AIM:
Write out every line of the items below word for word, leaving the pictures out.

[Records of spatial questions]
(begin)

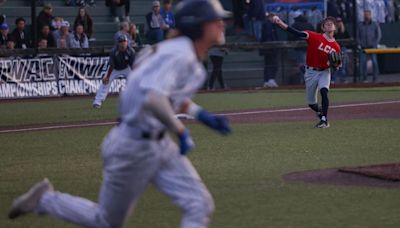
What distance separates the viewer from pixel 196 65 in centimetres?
624

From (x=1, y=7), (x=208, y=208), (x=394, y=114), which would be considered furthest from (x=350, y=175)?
(x=1, y=7)

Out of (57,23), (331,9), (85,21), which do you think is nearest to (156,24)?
(85,21)

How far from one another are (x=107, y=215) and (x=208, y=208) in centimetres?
68

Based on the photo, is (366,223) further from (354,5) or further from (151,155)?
(354,5)

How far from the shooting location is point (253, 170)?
39.1 ft

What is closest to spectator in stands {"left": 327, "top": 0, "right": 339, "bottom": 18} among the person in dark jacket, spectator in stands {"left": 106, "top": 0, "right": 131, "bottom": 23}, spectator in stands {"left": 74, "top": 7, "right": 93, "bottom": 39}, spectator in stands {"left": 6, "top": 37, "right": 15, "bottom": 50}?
the person in dark jacket

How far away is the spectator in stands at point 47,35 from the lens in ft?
86.4

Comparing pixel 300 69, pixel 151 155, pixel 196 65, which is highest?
pixel 196 65

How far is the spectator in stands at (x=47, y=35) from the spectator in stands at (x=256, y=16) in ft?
20.8

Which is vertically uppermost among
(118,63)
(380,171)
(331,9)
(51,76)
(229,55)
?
(331,9)

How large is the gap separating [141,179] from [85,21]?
21.4 metres

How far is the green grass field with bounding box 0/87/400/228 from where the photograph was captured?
8.90 m

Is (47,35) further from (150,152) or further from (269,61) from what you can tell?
(150,152)

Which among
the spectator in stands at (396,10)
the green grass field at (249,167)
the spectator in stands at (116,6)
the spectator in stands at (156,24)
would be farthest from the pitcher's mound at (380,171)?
the spectator in stands at (396,10)
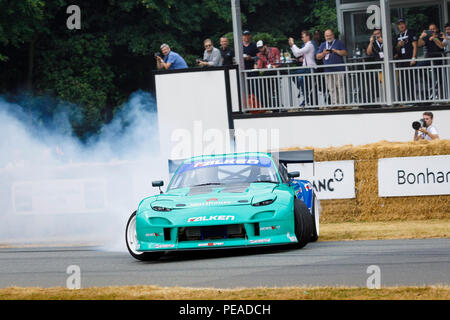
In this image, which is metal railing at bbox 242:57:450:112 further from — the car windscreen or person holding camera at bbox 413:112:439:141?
the car windscreen

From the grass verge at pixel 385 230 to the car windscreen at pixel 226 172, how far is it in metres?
1.50

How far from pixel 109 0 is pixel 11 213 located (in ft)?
61.7

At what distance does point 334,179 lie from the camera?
16078 millimetres

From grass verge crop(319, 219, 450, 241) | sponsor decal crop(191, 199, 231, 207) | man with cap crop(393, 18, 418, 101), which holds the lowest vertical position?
grass verge crop(319, 219, 450, 241)

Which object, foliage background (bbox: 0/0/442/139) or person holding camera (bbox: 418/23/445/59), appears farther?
foliage background (bbox: 0/0/442/139)

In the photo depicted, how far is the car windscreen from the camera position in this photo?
40.3 ft

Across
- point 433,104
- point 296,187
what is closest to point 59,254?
point 296,187

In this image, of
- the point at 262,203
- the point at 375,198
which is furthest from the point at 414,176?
the point at 262,203

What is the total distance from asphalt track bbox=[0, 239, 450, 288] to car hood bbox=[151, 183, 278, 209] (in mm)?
666

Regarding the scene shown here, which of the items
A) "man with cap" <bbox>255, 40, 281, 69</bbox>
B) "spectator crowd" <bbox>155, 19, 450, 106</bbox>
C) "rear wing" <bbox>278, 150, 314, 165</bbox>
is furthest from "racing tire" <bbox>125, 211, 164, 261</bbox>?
"man with cap" <bbox>255, 40, 281, 69</bbox>

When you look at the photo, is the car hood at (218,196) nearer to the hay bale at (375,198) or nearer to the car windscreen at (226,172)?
the car windscreen at (226,172)

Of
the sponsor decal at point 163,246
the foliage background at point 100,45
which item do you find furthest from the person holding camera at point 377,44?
the foliage background at point 100,45

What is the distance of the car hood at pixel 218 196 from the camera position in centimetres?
1091
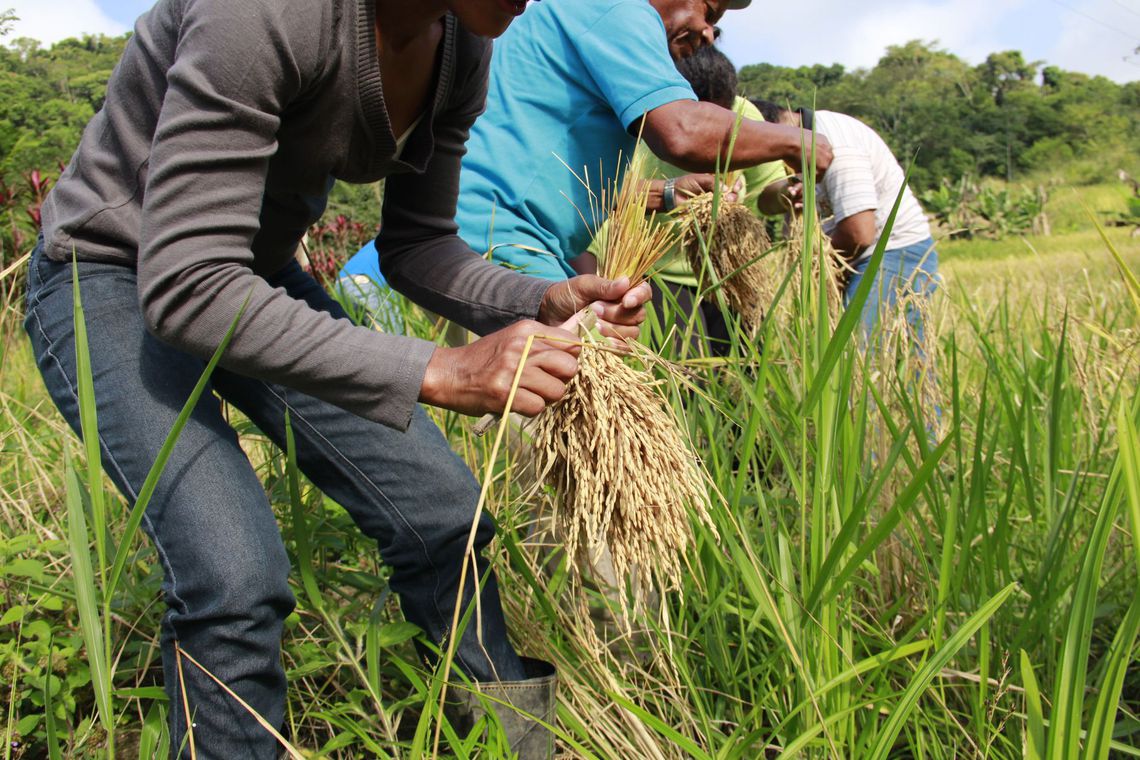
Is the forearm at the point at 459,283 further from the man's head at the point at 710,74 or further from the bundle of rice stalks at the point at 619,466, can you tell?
the man's head at the point at 710,74

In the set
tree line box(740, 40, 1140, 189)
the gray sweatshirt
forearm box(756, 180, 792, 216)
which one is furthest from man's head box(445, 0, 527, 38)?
tree line box(740, 40, 1140, 189)

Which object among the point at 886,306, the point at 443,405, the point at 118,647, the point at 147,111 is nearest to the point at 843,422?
the point at 443,405

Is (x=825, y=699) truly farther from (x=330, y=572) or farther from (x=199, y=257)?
(x=330, y=572)

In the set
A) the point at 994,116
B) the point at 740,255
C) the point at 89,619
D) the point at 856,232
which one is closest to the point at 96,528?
the point at 89,619

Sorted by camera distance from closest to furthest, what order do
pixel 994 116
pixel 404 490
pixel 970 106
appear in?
pixel 404 490
pixel 994 116
pixel 970 106

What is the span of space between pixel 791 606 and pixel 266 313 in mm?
789

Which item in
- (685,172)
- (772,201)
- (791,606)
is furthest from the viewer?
(772,201)

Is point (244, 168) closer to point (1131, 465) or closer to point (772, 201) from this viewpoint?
point (1131, 465)

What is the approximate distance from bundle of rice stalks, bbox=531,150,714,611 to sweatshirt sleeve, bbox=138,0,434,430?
0.20m

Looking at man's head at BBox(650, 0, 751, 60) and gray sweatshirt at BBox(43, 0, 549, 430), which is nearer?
gray sweatshirt at BBox(43, 0, 549, 430)

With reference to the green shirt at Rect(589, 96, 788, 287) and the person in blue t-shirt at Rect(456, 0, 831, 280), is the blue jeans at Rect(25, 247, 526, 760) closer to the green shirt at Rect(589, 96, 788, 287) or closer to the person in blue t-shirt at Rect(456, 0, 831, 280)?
the person in blue t-shirt at Rect(456, 0, 831, 280)

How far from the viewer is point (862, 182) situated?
3314 mm

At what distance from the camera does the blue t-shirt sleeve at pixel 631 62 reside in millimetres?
2115

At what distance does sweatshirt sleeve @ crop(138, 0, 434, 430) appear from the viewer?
1135 mm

(end)

RESULT OF THIS TASK:
What distance separates the viewer from pixel 196 65 in centimetres?
624

From (x=1, y=7), (x=208, y=208), (x=394, y=114), which would be considered furthest from (x=350, y=175)?
(x=1, y=7)

Out of (57,23), (331,9), (85,21), which do you think is nearest to (156,24)?
(85,21)

How far from one another are (x=107, y=215) and (x=208, y=208) in centimetres?
68

Based on the photo, is (366,223) further from (354,5) or further from (151,155)?
(354,5)

How far from the shooting location is point (253, 170)?
39.1 ft

What is closest to spectator in stands {"left": 327, "top": 0, "right": 339, "bottom": 18} among the person in dark jacket, spectator in stands {"left": 106, "top": 0, "right": 131, "bottom": 23}, spectator in stands {"left": 74, "top": 7, "right": 93, "bottom": 39}, spectator in stands {"left": 6, "top": 37, "right": 15, "bottom": 50}?
the person in dark jacket

How far away is the spectator in stands at point 47,35 from the lens in ft?
86.4

Comparing pixel 300 69, pixel 151 155, pixel 196 65, which is highest?
pixel 196 65

How far is the spectator in stands at (x=47, y=35) from the spectator in stands at (x=256, y=16) in ft?
20.8

Which is vertically uppermost among
(118,63)
(380,171)
(331,9)
(51,76)
(229,55)
?
(331,9)

How large is the gap separating [141,179] from [85,21]?
21.4 metres

How far is the green grass field with bounding box 0/87/400/228 from where the photograph was captured?
8.90 m

Is (47,35) further from (150,152) or further from (269,61) from what you can tell?
(150,152)

Which among
the spectator in stands at (396,10)
the green grass field at (249,167)
the spectator in stands at (116,6)
the spectator in stands at (156,24)
would be farthest from the pitcher's mound at (380,171)?
the spectator in stands at (396,10)
In this image, which is metal railing at bbox 242:57:450:112 further from — the car windscreen or person holding camera at bbox 413:112:439:141?
the car windscreen

From the grass verge at pixel 385 230 to the car windscreen at pixel 226 172, how far is it in metres?
1.50

How far from pixel 109 0 is pixel 11 213 located (in ft)?
61.7

At what distance does point 334,179 lie from the camera?
16078 millimetres

From grass verge crop(319, 219, 450, 241) | sponsor decal crop(191, 199, 231, 207) | man with cap crop(393, 18, 418, 101), which holds the lowest vertical position?
grass verge crop(319, 219, 450, 241)

Which object, foliage background (bbox: 0/0/442/139) or person holding camera (bbox: 418/23/445/59), appears farther?
foliage background (bbox: 0/0/442/139)

In the photo depicted, how far is the car windscreen from the camera position in this photo?
40.3 ft

Across
- point 433,104
- point 296,187
what is closest to point 59,254?
point 296,187

In this image, of
- the point at 262,203
- the point at 375,198
which is furthest from the point at 414,176?
the point at 262,203

What is the total distance from asphalt track bbox=[0, 239, 450, 288] to car hood bbox=[151, 183, 278, 209] (in mm)?
666

Regarding the scene shown here, which of the items
A) "man with cap" <bbox>255, 40, 281, 69</bbox>
B) "spectator crowd" <bbox>155, 19, 450, 106</bbox>
C) "rear wing" <bbox>278, 150, 314, 165</bbox>
is furthest from "racing tire" <bbox>125, 211, 164, 261</bbox>?
"man with cap" <bbox>255, 40, 281, 69</bbox>

When you look at the photo, is the car hood at (218,196) nearer to the hay bale at (375,198) or nearer to the car windscreen at (226,172)?
the car windscreen at (226,172)

Of
the sponsor decal at point 163,246
the foliage background at point 100,45
which item do you find furthest from the person holding camera at point 377,44?
the foliage background at point 100,45

What is the distance of the car hood at pixel 218 196 from the camera position in centimetres?
1091
Is the forearm at the point at 459,283 further from the man's head at the point at 710,74 or further from the bundle of rice stalks at the point at 619,466, can you tell?
the man's head at the point at 710,74

In the set
tree line box(740, 40, 1140, 189)
the gray sweatshirt
forearm box(756, 180, 792, 216)
which one is furthest from man's head box(445, 0, 527, 38)?
tree line box(740, 40, 1140, 189)

Which object among the point at 886,306, the point at 443,405, the point at 118,647, the point at 147,111 is nearest to the point at 843,422?
the point at 443,405

Is (x=825, y=699) truly farther from (x=330, y=572) or farther from (x=199, y=257)?
(x=330, y=572)

In the set
A) the point at 994,116
B) the point at 740,255
C) the point at 89,619
D) the point at 856,232
which one is closest to the point at 96,528?
the point at 89,619

Sorted by camera distance from closest to furthest, what order do
pixel 994 116
pixel 404 490
pixel 970 106
appear in?
pixel 404 490
pixel 994 116
pixel 970 106

What is the span of space between pixel 791 606 and pixel 266 313 in mm?
789

Which item in
- (685,172)
- (772,201)
- (791,606)
is furthest from the viewer?
(772,201)

Is point (244, 168) closer to point (1131, 465) or closer to point (772, 201) from this viewpoint?
point (1131, 465)

What is the approximate distance from bundle of rice stalks, bbox=531,150,714,611 to sweatshirt sleeve, bbox=138,0,434,430?
0.20m

Looking at man's head at BBox(650, 0, 751, 60) and gray sweatshirt at BBox(43, 0, 549, 430), which is nearer?
gray sweatshirt at BBox(43, 0, 549, 430)

With reference to the green shirt at Rect(589, 96, 788, 287) and the person in blue t-shirt at Rect(456, 0, 831, 280), is the blue jeans at Rect(25, 247, 526, 760) closer to the green shirt at Rect(589, 96, 788, 287) or closer to the person in blue t-shirt at Rect(456, 0, 831, 280)?
the person in blue t-shirt at Rect(456, 0, 831, 280)

How far from the viewer is point (862, 182) situated?
3314 mm

At what distance from the camera does the blue t-shirt sleeve at pixel 631 62 reside in millimetres?
2115

At what distance does sweatshirt sleeve @ crop(138, 0, 434, 430) appear from the viewer?
1135 mm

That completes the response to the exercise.